On MSNBC’s opinion weblog final Sunday, August 24, Sherald condemned the Trump administration’s ongoing efforts to reshape the Smithsonian Establishment, cautioning that it might “rewrite” historical past.
“When governments police museums, they are not simply policing exhibitions. They are policing imagination itself,” Sherald wrote in her opinion, titled “Censorship has taken hold at the Smithsonian. I refused to play along.”
The artist cancelled the NPG’s deliberate exhibition of her touring present, Amy Sherald: American Elegant, in July, claiming that she discovered the establishment was contemplating eradicating her portray “Trans Forming Liberty” (2024). The work envisions the Statue of Liberty as a Black trans girl, modeled after drag performer and musician Arewà Basit, and graced the quilt of the New Yorker earlier this month.
A customer with Amy Sherald’s portray “Trans Forming Liberty” (2024) on the Whitney Museum of American Artwork (photograph Hrag Vartanian/Hyperallergic)
Final week, the portray appeared in a 26-item record of artworks and exhibitions posted by the White Home shortly after the administration demanded the Smithsonian hand over supplies in order that it might make “content corrections.” In her essay, Sherald reiterated that she made the choice to tug her present from the NPG due to the establishment’s “attempted censorship of [her] painting.” (The establishment has publicly denied that it censored “Trans Forming Liberty,” and advised Hyperallergic in an announcement that it “could not come to an agreement with the artist.”)

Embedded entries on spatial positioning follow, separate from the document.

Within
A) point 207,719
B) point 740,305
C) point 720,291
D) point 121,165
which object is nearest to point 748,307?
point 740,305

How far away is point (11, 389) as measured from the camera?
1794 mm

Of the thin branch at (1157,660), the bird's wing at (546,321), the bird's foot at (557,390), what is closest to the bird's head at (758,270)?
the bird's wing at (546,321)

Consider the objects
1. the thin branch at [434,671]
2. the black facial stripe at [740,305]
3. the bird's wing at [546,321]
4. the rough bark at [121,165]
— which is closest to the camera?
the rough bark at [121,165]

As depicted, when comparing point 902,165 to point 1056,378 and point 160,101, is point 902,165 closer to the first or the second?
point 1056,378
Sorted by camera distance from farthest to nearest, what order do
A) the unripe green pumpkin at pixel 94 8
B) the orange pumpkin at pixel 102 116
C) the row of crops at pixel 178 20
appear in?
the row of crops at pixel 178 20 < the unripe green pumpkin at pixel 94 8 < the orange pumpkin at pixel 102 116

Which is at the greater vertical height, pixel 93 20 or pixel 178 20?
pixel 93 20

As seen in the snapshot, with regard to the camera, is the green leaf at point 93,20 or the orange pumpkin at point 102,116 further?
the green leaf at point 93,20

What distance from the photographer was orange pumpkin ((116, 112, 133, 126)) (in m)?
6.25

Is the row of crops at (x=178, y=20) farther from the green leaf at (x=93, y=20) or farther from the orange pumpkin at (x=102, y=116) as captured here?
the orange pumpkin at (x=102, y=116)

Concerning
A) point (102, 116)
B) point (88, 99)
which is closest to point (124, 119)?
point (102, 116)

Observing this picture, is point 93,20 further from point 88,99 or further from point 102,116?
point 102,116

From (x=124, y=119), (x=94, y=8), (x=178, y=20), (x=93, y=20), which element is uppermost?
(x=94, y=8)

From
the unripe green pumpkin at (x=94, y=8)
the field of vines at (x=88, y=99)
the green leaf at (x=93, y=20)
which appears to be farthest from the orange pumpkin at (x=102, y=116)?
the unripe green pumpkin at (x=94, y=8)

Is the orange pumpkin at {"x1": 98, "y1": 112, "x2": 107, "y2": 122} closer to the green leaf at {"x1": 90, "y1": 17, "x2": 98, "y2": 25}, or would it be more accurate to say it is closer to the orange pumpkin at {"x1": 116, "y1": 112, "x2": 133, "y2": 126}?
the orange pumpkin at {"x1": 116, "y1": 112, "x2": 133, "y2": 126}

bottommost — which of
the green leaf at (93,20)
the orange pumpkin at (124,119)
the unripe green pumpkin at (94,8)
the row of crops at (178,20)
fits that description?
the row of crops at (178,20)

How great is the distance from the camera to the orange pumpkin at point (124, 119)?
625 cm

“While no single person is to blame, it’s clear that institutional fear shaped by a broader climate of political hostility toward trans lives played a role,” Sherald wrote. “This painting exists to hold space for someone whose humanity has been politicized and disregarded. I cannot in good conscience comply with a culture of censorship, especially when it targets vulnerable communities.”
Sherald additionally cited different moments of political interference within the Smithsonian’s historical past in her essay, together with former President Woodrow Wilson’s insistence that the establishment implement Jim Crow racial segregation throughout his presidency consistent with his segregation of the federal authorities when he took workplace in 1913. As a result of the establishment operates in a public-private association, receiving funding from each federal and company sources, the Smithsonian resisted strain from the White Home.
However Sherald cautions that there have since been profitable efforts to affect the content material of the establishment’s museums. A 2010 marketing campaign by the right-wing Catholic League led the Nationwide Portrait Gallery to take away a video work by David Wojnarowicz depicting Jesus being eaten by ants, a commentary on the federal authorities’s homophobia and failure to take motion in the course of the HIV/AIDS epidemic.
In her essay, the artist invoked a quote by former Metropolitan Museum of Artwork Director Philippe de Montebello: “A museum is the memory of mankind.”
“If that is true, then to manipulate museums is to manipulate who we believe we are,” she wrote of the quote. “Control the memory and you control the future.”